**Section du document**.
....

High_Voltage a écrit:Les auteurs que j'ai cités sont solides, la collection Quadriges Manuels est particulièrement bien faite, elle me dispense d'être chartiste à dix-huit ans. J'exulte à l'idée de mon final, une apothéose romantique, tant pis si je ne fais que du sous-produit balzacien. L'encouragement que vous me prodiguez me conduit à vous exprimer toute ma reconnaissance et à regretter d'écrire infiniment plus lentement que vous ne savez me lire.

Je ne me serais jamais permis d'écrire que vous faites du sous-produit balzacien, parce que ce n'est aucunement le cas. Vous avez amalgamé avec beaucoup de bonheur un style d'écriture qui sonne 19ème, ce qui est déjà remarquable en soi, puisque, sauf erreur, vous n'écrivez pas d'outre-tombe.
Je trouve tout à fait remarquable ce que vous écrivez, car vous ne vous bornez pas à réagencer des éléments pillés de façon disparate, mais vous vous les êtes appropriés en les faisant vivre.
Il y a quelques jeunes auteurs talentueux sur VE -fort heureusement pour l'avenir littéraire de notre langue-. Mais d'une telle érudition et virtuosité, vous êtes unique. Il est vrai que je suis particulièrement sensible à ce que vous évoquez.

....

**Données fournies**.
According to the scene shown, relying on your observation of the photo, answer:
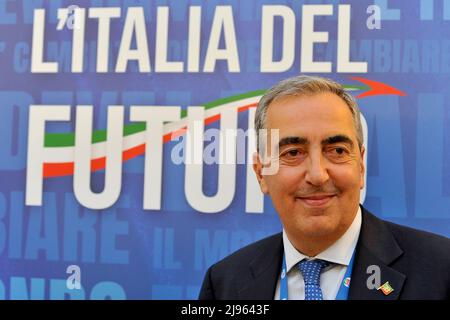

....

**Consigne**. D'après la section du document, quelle collection est décrite comme particulièrement bien faite ? Répondez en quelques mots, s'il vous plaît.

**Réponse attendue**. La collection Quadriges Manuels.